The OMP and Reference versions work perfectly fine as I have shown above so I think the ParILUT algorithm is not the problem.

Regarding the comment from upsj - I have a check if (!is_finite(lu_val) || is_nan(lu_val)) in tri_spgeam_init
after line 118 in ginkgo/common/cuda_hip/factorization/par_ilut_spgeam_kernels.hpp.inc
auto lu_val =
checked_load(lu_vals, lu_begin + lane, lu_end, zero());

and it does not seem to get triggered which I think should mean that the values computed in the CuSparse SpGEMM should be fine.

What gets triggered is a similar check on the value lu_cur_val after line 131.

Did you manage to assemble the matrix that I sent and try the specific example? I do not think without looking at the specific example one can say much anyway.

If you can reproduce the issue though on your side and resolve it I think it would make Ginkgo CUDA much more useful for many applications.

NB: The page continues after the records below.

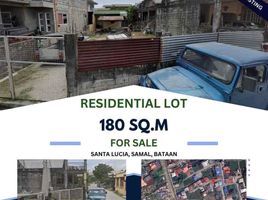  Land for sale in Samal, Bataan, Samal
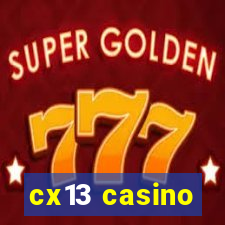 cx13 casino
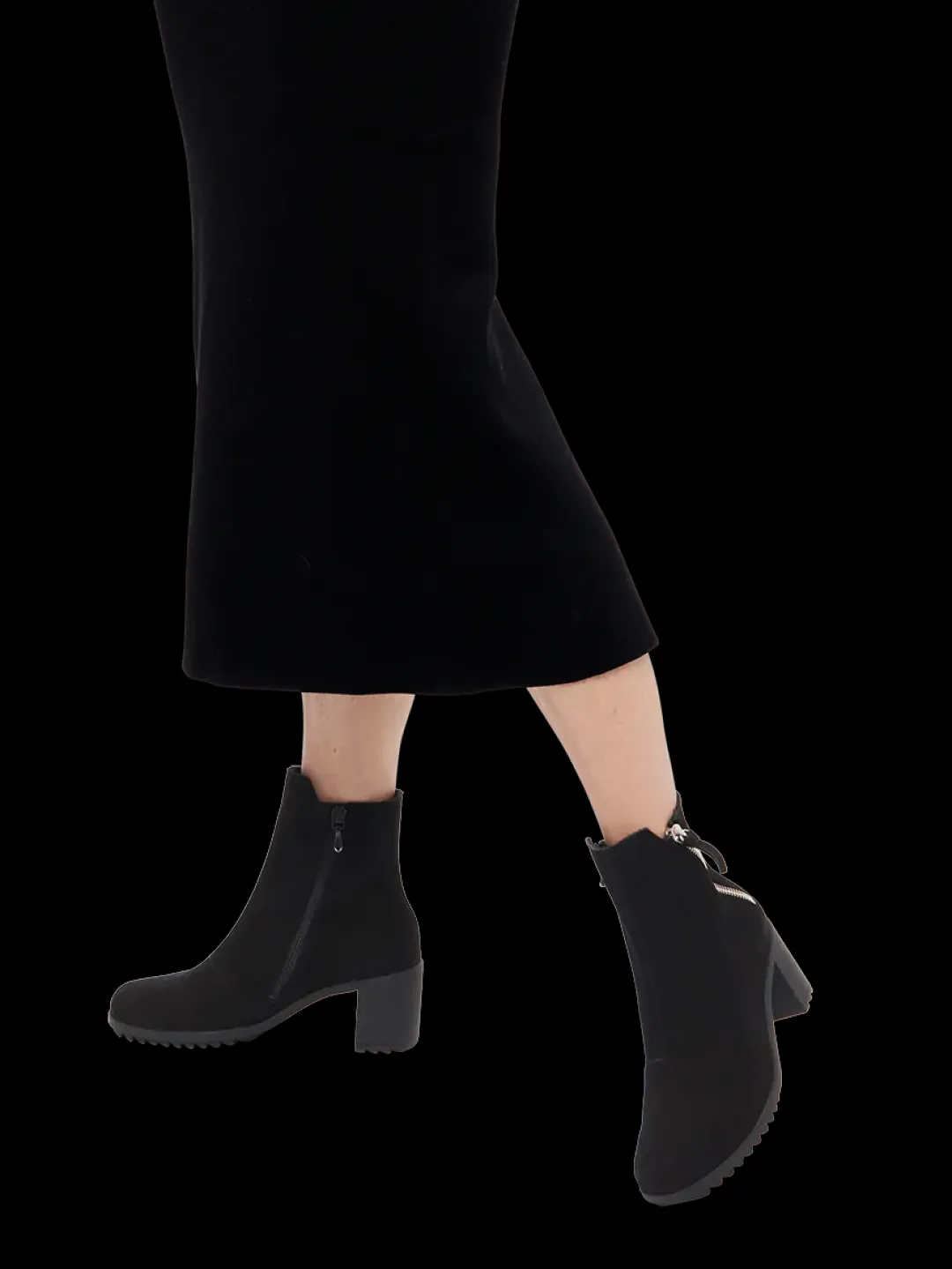 Hot Arche Women's Shelba Ankle Boots Shoes - 3 Available Colors From 35 To 42 -
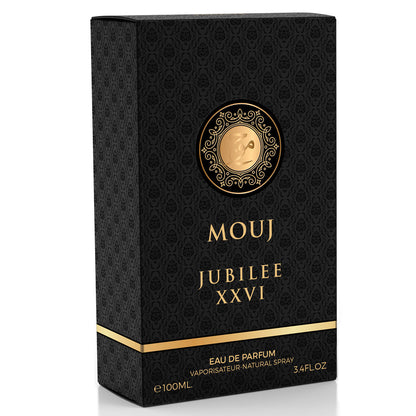 MILESTONE Mouj Jubilee XXVI (Unisex) 100ML EDP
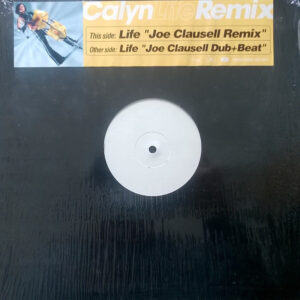 Calyn - Life (12", Promo)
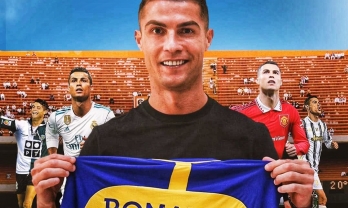 Vì giữ lời hứa, Ronaldo từ chối bến đỗ châu Âu để về Al Nassr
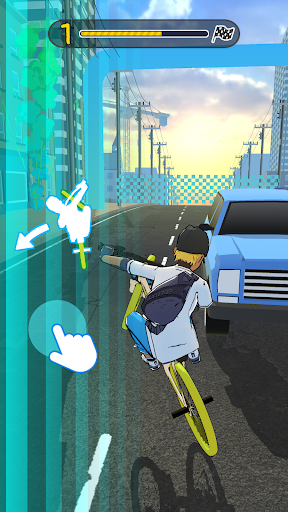 Bike Life! - Gameplay image of android game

Now one cannot solve anything harder (and all the cases in real applications are of that kind) with a simple ILU(0) type of preconditioner like ParILU one needs more advanced preconditioners like ParILUT.

I am not sure whether this is relevant but just an observation :

After you did the fix with the atomic load_relaxed and store_relaxed in the sweep a few weeks ago I was able to get come of my smaller examples work with Ginkgo CUDA GMRES+ParILUT which was not the case before - I was getting NaNs on all of my examples.

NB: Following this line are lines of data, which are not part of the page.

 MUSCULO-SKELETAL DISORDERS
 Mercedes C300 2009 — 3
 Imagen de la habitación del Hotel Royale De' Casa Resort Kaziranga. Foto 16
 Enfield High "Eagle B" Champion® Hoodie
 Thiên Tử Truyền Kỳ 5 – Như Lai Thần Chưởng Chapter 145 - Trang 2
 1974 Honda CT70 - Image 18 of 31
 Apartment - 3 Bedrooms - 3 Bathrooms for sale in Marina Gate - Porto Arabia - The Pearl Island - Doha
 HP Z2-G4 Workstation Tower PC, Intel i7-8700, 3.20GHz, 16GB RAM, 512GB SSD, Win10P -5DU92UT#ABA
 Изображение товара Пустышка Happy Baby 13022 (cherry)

uboats · Answer 6 · Thu Dec 14 2023 18:36:24 GMT+0800 (China Standard Time)

If using ginkgo static lib, then it crashed at
auto par_ilu_fact = gko::factorization::ParIlut
here -> auto par_ilu = gko::share(par_ilu_fact->generate(A))

terminate called after throwing an instance of 'gko::CusparseError'
what(): /tools/ginkgo/ginkgo-git/cuda/base/cusparse_bindings.hpp:524: spgemm_work_estimation: Unknown error
Abort (core dumped)

Marcel Koch · Answer 7 · Thu Dec 14 2023 19:18:45 GMT+0800 (China Standard Time)

@uboats Are you also running this on a H100? I think our cuSPARSE exceptions might be a bit out-dated. In any case, I think this error might be due to insufficient GPU memory for the factorization. I had the same issue on my old personal GPU.

uboats · Answer 8 · Thu Dec 14 2023 19:33:46 GMT+0800 (China Standard Time)

@MarcelKoch yes, H100 (80GB)
for a smaller one (357k dim mat), error is Unrecoverable CUDA error on device 0 in deallocate:69: cudaErrorIllegalAddress: an illegal memory access was encountered

uboats · Answer 9 · Thu Dec 14 2023 19:34:15 GMT+0800 (China Standard Time)

I will try alg 3 for spgemm and see

uboats · Answer 10 · Thu Dec 14 2023 20:32:14 GMT+0800 (China Standard Time)

Tried alg2 and it works. so it's gpu memory issue that alg1 needs too much mem
Not sure whether it's cuda spgemm that cannot return correct error code or ginkgo not correctly translate it?
the error is unknown

uboats · Answer 11 · Thu Dec 14 2023 21:34:08 GMT+0800 (China Standard Time)

for parilut, can we have one more param to choose the alg?